Directive
Copy the items word for word, from the line containing "What is the measurable" through the end of the items.

Provided information
# # #

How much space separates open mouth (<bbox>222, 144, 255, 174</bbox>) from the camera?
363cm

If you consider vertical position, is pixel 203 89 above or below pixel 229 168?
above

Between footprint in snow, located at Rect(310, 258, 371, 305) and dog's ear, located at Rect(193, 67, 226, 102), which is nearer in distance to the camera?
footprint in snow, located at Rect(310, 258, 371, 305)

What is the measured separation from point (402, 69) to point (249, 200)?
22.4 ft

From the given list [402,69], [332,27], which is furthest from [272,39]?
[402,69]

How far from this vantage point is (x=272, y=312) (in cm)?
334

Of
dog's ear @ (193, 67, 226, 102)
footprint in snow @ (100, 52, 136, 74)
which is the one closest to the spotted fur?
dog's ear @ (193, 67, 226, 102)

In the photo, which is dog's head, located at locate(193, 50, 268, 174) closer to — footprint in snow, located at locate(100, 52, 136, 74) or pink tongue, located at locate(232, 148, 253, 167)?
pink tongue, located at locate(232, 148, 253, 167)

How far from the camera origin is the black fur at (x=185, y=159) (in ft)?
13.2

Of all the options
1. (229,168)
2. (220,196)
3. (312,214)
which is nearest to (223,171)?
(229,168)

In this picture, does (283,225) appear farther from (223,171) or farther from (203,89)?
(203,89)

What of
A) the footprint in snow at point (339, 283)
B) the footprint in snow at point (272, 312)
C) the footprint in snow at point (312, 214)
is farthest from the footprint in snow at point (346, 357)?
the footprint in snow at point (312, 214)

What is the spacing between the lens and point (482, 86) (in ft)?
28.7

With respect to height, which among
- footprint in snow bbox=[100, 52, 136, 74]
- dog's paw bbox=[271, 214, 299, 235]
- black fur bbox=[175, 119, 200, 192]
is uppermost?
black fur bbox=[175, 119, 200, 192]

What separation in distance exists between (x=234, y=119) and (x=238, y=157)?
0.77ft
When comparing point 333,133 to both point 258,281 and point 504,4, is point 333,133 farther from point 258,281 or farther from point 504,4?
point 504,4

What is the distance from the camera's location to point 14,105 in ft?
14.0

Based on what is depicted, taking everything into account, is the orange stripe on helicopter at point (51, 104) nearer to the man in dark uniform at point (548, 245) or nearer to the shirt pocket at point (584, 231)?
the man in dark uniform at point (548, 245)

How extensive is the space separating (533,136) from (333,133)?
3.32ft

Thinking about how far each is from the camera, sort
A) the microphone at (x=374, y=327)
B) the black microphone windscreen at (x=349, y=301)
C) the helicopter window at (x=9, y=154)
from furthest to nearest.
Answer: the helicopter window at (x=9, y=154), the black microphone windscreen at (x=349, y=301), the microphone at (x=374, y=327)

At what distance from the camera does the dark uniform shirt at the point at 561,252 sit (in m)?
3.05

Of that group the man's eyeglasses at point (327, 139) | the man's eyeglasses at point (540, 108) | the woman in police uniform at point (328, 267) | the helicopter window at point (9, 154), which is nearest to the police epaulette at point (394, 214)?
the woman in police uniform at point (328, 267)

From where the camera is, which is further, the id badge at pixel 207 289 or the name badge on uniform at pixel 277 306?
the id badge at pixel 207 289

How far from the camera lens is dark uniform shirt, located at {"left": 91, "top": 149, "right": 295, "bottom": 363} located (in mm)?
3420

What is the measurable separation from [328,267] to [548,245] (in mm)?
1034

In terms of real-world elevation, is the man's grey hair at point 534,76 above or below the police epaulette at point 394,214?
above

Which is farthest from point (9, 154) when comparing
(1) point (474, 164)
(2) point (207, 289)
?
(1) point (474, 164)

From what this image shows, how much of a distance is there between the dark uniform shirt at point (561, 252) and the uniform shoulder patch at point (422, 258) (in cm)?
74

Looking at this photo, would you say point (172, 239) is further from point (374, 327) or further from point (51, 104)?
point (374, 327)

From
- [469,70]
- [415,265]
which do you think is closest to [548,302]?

# # #

Exercise solution
What is the measurable separation from [328,267] to [548,245] (in mm)?
1034

In terms of real-world elevation, is the man's grey hair at point 534,76 above or below the police epaulette at point 394,214?
above

Which is farthest from point (9, 154) when comparing
(1) point (474, 164)
(2) point (207, 289)
?
(1) point (474, 164)

From what this image shows, how much of a distance is there between the dark uniform shirt at point (561, 252) and the uniform shoulder patch at point (422, 258) (in cm)?
74

Looking at this photo, would you say point (172, 239) is further from point (374, 327) or further from point (51, 104)?
point (374, 327)

From
- [469,70]
- [415,265]
which do you think is closest to [548,302]?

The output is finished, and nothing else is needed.